TEXT FOR ANALYSIS:

== Segment start ==

25 September 2013 | News | By BioSpectrum Bureau
PathGEN Dx launches PathSEQ Virome application to Illumina's BaseSpace Apps
Singapore: PathGEN Dx today announced it has added the PathSEQ Virome application to Illumina's BaseSpace Apps, Illumina's dedicated applications store and informatics community dedicated to advancing genomic analysis. PathSEQ Virome enables researchers to rapidly identify viral genomes that are present in their MiSeq or HiSeq2500 sequencing results.
Prof Martin Hibberd, co-founder of PathGEN Dx said that, "This App is the product of PathGEN Dx's extensive knowledge of how to accurately fish out pathogen genome information from complex nucleic acid mixtures and builds on the success of the PathGEN PathChip pathogen detection system."
He also added, "The PathSEQ Virome App will enable users to identify viruses in a comprehensive and systematic way that will save them time and money. The output does not require specialist knowledge for interpretation and can be used to check for viral contamination, as well as virus detection, characterization and discovery. For a trial period, the App will be free of charge."
PathSEQ Virome allows BaseSpace users to understand the entire diversity of viruses which are present in their sample, typically in less than an hour (for sequence data files of approximately 1GB). The app filters sequencing data, matching it to a constantly up-dated virus database (currently containing more than 50,000 virus genomes), quality controlling it for false positives, and generating a PDF report identifying those genomes in the database that most closely match any virus sequences present in the sequenced sample.
The report identifies the strength of the overall genome match and can even give a confidence score to novel viruses (if related to any of the genomes in the database), while also identifying the genomic region of match. If multiple viruses are present in the same sample, they are combined into one report. PathSEQ Virome provides coverage for all known human-infecting viruses in human-derived samples, but does not yet support analysis of animal-derived samples.

== Segment end ==

MATERIAL PROVIDED:
== Segment start ==

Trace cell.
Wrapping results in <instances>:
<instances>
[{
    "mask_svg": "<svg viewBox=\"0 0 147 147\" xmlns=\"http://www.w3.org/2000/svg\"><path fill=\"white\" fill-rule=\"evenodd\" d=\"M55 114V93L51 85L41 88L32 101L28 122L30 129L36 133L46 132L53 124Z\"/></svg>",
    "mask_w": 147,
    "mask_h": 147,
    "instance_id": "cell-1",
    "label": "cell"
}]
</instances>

== Segment end ==

WORK ITEM: How many virus genomes does the database used by the PathSEQ Virome app currently contain, according to the news item about the app? The data has no connection to the news item about the PathSEQ Virome app.

RESPONSE BOX: More than 50,000 virus genomes.